To become a magistrate of words, you can check out a thesaurus. It feels like cheating, but it’s super helpful.
Those little word choices are subconscious hints to the reader that tells them things. They think, “Oh, sashaying, how happy they must be, how confident.”
When our characters talk to other people and they are the thrilling or overbearing or confusing or just plain quirky or mean, it helps create the mood that’s happening in the story.
If your characters have to whisper that can change the mood.
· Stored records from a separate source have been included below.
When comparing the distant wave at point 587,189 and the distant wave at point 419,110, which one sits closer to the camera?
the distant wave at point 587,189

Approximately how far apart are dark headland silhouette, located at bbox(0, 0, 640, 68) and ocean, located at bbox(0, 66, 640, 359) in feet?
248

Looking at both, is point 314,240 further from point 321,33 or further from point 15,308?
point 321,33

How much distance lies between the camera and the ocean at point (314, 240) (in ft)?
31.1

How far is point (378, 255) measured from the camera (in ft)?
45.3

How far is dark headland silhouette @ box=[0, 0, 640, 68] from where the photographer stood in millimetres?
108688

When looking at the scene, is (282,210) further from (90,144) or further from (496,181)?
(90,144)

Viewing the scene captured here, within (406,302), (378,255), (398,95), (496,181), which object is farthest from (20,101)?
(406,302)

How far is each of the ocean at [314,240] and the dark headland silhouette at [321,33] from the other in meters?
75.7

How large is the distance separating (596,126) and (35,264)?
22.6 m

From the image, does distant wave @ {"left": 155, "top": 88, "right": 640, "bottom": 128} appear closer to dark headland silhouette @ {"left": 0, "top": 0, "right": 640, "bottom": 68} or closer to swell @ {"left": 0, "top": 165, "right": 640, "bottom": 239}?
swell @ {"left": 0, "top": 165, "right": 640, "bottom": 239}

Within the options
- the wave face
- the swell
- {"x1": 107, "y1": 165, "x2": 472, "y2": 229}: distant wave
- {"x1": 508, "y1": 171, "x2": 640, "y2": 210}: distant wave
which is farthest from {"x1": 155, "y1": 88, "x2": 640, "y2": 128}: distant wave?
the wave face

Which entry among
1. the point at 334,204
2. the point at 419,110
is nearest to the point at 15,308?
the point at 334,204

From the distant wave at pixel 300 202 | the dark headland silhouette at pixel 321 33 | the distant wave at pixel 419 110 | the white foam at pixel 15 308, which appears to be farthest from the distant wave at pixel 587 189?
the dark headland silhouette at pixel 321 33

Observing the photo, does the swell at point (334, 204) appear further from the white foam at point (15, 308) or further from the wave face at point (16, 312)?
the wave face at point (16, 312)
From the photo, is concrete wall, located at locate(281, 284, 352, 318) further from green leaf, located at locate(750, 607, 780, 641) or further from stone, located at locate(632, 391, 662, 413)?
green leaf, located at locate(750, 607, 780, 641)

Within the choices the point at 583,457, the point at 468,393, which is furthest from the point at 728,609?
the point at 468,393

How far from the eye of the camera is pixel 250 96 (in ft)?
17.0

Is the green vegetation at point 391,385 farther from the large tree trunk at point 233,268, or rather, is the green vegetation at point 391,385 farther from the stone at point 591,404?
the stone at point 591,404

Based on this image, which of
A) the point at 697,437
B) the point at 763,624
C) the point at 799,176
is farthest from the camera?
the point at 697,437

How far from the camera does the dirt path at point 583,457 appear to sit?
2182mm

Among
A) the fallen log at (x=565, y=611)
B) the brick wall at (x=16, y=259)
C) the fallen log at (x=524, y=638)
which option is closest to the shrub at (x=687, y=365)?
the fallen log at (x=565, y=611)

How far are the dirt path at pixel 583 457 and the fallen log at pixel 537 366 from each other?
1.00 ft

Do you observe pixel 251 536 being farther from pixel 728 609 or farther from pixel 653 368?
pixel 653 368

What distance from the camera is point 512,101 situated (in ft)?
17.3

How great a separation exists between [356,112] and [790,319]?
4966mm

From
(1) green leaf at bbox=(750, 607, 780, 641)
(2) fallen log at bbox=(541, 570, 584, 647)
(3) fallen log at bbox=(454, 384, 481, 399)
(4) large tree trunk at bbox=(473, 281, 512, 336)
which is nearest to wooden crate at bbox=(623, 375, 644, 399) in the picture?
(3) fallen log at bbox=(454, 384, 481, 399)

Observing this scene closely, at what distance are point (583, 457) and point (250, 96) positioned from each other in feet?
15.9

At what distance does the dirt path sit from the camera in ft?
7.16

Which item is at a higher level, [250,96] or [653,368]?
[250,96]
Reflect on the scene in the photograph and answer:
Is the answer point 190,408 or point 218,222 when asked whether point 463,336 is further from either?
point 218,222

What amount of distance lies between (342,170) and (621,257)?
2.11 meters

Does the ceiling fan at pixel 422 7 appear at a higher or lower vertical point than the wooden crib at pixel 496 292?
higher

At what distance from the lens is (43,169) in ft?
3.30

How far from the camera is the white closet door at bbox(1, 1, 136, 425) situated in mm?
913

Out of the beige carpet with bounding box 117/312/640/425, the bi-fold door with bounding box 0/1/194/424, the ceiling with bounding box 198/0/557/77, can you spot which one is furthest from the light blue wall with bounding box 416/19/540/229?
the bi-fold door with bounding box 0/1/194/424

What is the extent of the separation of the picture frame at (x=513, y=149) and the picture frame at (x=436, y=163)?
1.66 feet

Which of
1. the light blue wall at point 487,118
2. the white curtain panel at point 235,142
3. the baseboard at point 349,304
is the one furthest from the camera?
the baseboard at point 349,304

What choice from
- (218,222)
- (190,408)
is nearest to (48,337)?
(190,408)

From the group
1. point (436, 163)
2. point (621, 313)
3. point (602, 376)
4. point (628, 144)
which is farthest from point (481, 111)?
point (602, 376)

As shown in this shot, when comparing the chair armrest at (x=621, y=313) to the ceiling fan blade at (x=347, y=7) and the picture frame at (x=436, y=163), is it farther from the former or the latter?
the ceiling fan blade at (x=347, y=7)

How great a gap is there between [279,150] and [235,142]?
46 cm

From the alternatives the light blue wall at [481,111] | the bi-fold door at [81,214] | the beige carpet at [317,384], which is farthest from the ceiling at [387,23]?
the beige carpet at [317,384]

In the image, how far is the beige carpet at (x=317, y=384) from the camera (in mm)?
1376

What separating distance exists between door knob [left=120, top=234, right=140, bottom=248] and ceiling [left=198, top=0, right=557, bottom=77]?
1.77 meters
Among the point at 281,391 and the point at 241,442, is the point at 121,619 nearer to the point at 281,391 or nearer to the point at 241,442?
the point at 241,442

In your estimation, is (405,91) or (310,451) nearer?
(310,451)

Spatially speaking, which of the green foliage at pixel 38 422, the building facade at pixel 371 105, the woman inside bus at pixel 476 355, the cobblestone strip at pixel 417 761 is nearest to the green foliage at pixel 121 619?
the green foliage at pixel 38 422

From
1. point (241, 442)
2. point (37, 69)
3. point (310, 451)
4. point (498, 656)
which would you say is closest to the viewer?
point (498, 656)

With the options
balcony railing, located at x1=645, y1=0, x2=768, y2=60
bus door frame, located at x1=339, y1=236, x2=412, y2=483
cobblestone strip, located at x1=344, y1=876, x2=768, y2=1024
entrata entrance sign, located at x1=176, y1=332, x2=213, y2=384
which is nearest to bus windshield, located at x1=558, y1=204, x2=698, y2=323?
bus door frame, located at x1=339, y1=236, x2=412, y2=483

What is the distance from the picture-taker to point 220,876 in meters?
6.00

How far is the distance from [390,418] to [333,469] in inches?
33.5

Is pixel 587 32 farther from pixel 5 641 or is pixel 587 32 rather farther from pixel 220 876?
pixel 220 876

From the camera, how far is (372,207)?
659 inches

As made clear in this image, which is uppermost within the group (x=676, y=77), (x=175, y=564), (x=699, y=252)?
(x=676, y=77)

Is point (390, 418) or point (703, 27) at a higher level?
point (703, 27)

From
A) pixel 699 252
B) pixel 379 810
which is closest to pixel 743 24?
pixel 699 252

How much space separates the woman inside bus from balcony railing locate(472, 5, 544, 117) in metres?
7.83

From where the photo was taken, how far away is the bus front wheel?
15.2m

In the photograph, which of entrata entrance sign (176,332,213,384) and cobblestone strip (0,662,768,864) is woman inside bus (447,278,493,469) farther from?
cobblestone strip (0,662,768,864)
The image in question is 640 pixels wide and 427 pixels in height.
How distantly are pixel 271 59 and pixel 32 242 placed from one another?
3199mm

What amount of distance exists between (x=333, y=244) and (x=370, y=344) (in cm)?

The same goes for yelling, screeching, singing, preaching.
Sentence Structure and White Space
Readers subconsciously pick up on a lot of things that us writers put out and one of those things is sentence structure and white space (the part of the page where no words are).
The shorter the sentences, the higher the tension and faster the pace the reader goes over that page. That can make things feel more tense, more agitated, more suspenseful.
The longer the sentence and bigger the paragraph creates a more languid feel and slower mood that the reader has.
DO NOT TELL THE READER THINGS.
In my example of the bar earlier, one of the main differences is I didn’t do a ton of telling what they were doing. But I did in that first example where there was no mood:
I walked to the bar. I ordered a drink. I sipped it. I felt happy because I was going to get a drink and was looking forward to that Shirley Temple.
The details that us writers choose are meant to show the reader things rather than constantly telling the reader things.
I pretty much sashayed over to the bar, hand up, credit card out. “Hey, girlie!” My voice skipped over to Donna of Shirley Temple mixing fame. “I am so ready for my daily fix!”
Different right? I never say that she’s happy, but we can feel that she’s happy. And that’s what atmosphere and mood is really all about. We want to make the reader feel things.